== Segment start ==

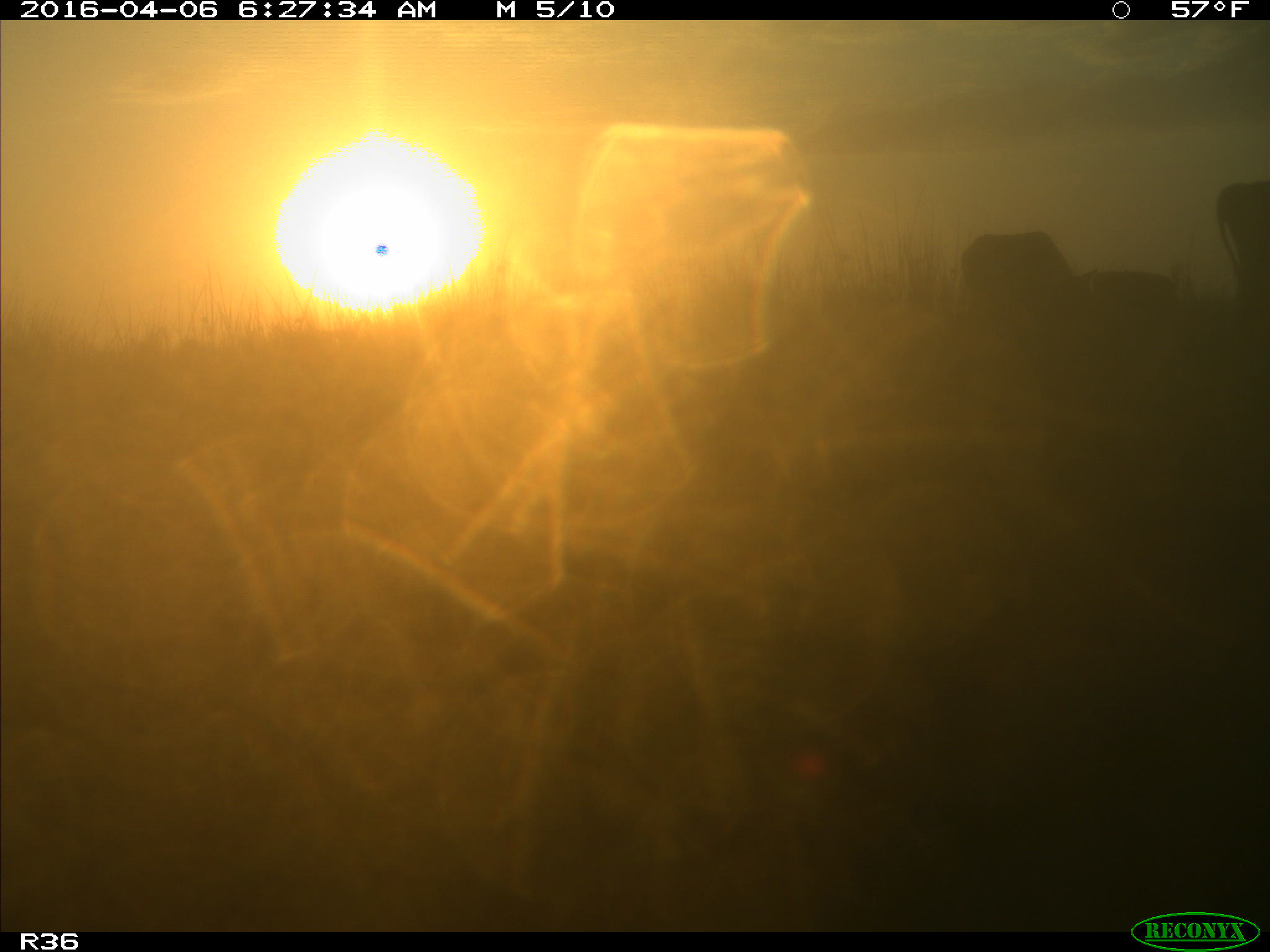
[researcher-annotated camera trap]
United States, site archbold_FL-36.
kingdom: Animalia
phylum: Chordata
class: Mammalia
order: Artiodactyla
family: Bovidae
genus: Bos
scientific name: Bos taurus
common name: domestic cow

== Segment end ==

Your instructions >>
Copy all the material above exactly, but skip each image.

Worked solution >>
[researcher-annotated camera trap]
United States, site archbold_FL-36.
kingdom: Animalia
phylum: Chordata
class: Mammalia
order: Artiodactyla
family: Bovidae
genus: Bos
scientific name: Bos taurus
common name: domestic cow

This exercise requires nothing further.